Keempat definisi di atas lebih menekankan pada left-brained individuals yaitu pemahaman terhadap sesuatu yang kompleks secara fair dan mudah.

Kerlinger (1979; 179-180) memberikan definisi analisis faktor secara seimbang, mencakup a left-brained and a right-brained: (1) For the left-brainers: Factor analysis is an analytic method for determining the number and nature of the variables that underlie larger numbers of variables or measures"; (2) For the right-brainers he noted: "It [factor analysis] tells the researcher, in effect, what tests or measures belong together--which ones virtually measure the same thing, in other words, and how much they do so". He further commented on factor analysis in terms of curiosity and parsimony. He noted, "Scientists are curious. They want to know what's there and why. They want to know what is behind things. And they want to do this in as parsimonious a fashion as possible. They do not want an elaborate explanation when it is not needed.". He sounds like a very right-brained individual!

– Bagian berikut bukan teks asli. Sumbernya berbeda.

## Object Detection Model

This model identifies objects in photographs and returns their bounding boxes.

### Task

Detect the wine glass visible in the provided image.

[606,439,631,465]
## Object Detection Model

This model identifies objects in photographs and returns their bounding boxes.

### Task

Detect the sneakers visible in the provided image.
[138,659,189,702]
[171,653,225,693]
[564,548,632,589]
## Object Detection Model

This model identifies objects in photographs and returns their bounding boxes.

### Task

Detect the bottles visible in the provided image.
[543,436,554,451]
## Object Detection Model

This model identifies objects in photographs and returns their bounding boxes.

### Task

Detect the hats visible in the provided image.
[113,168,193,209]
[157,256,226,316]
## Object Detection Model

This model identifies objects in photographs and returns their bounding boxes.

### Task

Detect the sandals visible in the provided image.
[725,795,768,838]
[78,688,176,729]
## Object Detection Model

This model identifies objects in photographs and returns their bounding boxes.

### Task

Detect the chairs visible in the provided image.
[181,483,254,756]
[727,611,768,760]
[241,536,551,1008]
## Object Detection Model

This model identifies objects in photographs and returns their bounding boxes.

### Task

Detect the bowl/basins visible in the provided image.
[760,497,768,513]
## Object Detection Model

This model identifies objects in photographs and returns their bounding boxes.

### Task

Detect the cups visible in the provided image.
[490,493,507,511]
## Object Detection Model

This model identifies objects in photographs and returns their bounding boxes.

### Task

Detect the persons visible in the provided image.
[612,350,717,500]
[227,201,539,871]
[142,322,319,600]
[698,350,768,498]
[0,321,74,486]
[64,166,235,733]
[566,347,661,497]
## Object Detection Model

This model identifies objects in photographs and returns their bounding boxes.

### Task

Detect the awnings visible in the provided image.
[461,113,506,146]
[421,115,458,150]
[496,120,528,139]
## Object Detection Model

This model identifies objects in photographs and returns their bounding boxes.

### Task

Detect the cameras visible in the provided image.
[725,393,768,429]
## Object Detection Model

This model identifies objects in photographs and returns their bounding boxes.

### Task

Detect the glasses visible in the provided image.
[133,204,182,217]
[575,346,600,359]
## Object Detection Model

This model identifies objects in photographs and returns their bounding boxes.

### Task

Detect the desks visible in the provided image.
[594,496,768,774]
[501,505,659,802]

Berdasarkan berbagai definisi di atas, dapat dipahami bahwa setiap definisi analisis faktor memiliki unsur-unsur umum (common elements). Masing-masing mengarah ke korelasi antar ubahan. Ini dapat disimak atas penggunaan kata interrelationships, intercorrelations dan relations. Lebih dari itu, bahwa setiap definisi menjelaskan the notion of reducing the number of variables into a smaller set of factors. Pendek kata, analisis faktor itu menjelaskan sesuatu dengan menyederhanakan sejumlah besar informasi ke dalam suatu form atau size yang manageable. Jadi, jelaslah definisi analisis faktor terkait dengan a right-brained individuals maupun a left-brained.

Validitas Konstruk (Construct Validity)

Apakah Construct validity sama dengan Factorial Validity ? atau The Only Validity ? Jawabnya adalah bahwa validitas konstruk mencakup validitas isi dan validitas kriteria. Beberapa argumen berikut dapat memperkuat jawaban ini : (1) Sheperd (1993) mengatakan: … that construct validity envelopes the empirical and the logical requirements of criterion and content validity. (2) Anastasi (1986) menyepakati bahwa … construct validity subsumes both content validity and criterion-related validity requirements. (3) Nunnally (1978; 111) juga menyatakan: … that "construct validity has [even] been spoken of as ... 'factorial validity' ".

Bahkan, sebenarnya konsep tersebut jauh sebelumnya telah diakui oleh Guilford (1946; 428) : (1) Guilford (1946; 428) mengatakan: The factorial validity of a test is given by its loadings in meaningful, common, reference factors. This is the kind of validity that is really meant when the question is asked: Does this test measure what it is supposed to measure ? (2) 44 tahun kemudian (setelah Guilford, 1946) Bryman and Cramer (1990; 253) mengatakan: … factor analysis enables us to assess the factorial validity of the questions which make up our scales by telling us the extent to which they seem to be measuring the same concepts or variables.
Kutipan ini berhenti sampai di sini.